2000 was a memorable year for GE: It was a year of record-breaking business performance; a year that saw the proposal to acquire and integrate the businesses of Honeywell; and a year that began the transition to a new leadership team.

Revenues rose 16% to $129.9 billion—a record.
Net income rose 19% to a record $12.7 billion, with 15 of GE's top 20 businesses posting double-digit earnings increases.
Earnings per share increased 19%.
Cash generated from our operations was a record $15.4 billion—up 31%, or $3.6 billion from 1999.
Ongoing operating margin—a key metric of business performance—rose to nearly 19%—this from a Company that struggled for 111 years to reach 10%.

The Company made over 100 acquisitions for the fourth consecutive year and moved quickly to acquire Honeywell, whose businesses are a perfect complementary fit with our Aircraft Engines, Industrial Systems and Plastics businesses. Honeywell share owners approved the merger in January, and GE and Honeywell are working with regulatory agencies to close the transaction as early as possible in 2001.

We expect the acquired Honeywell businesses to give us double-digit earnings-per-share accretion and, within two years, add one to two percentage points to GE's bottom-line growth rate.

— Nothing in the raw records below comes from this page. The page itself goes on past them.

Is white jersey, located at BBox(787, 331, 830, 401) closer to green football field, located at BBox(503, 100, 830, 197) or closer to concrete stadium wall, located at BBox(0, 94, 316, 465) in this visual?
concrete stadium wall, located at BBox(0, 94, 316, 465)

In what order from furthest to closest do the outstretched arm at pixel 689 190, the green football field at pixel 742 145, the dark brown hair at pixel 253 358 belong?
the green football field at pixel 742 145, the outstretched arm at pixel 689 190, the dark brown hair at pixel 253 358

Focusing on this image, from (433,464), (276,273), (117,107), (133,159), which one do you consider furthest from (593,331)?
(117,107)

In 2000, GE continued its share repurchase program, raised the dividend 17% and split the stock 3 for 1.
Our stock price was down 7% but outperformed the S&P 500, which was down 10%. This is not the kind of "outperformance" we've been proud to report in past years—particularly after posting the best operating results in the history of the Company. Still, share owners who have held our stock for five years, including 2000, have been rewarded with an average 34% total annual return on their investment. Those who have held it for a decade, 29%; two decades, a 23% total annual return.
Substantial progress was made in 2000 in further diversifying GE's leadership. 26% of the Company's top 3,900 executives are now women and minorities, and over $30 billion of our 2000 revenues were generated by business operations led by female and minority operating managers.
GE continued to be the world's most honored company—awarded for the fourth straight year Fortune's "Most Admired Company in America," as well as, for the third time, "The World's Most Respected Company," by the Financial Times.

We write this in a year of transition to a new team, and we would like to use this occasion to reflect on what GE is today: why it works, the values and beliefs it is built upon and how they will serve to take us to the even better days that we know lie ahead for our Company.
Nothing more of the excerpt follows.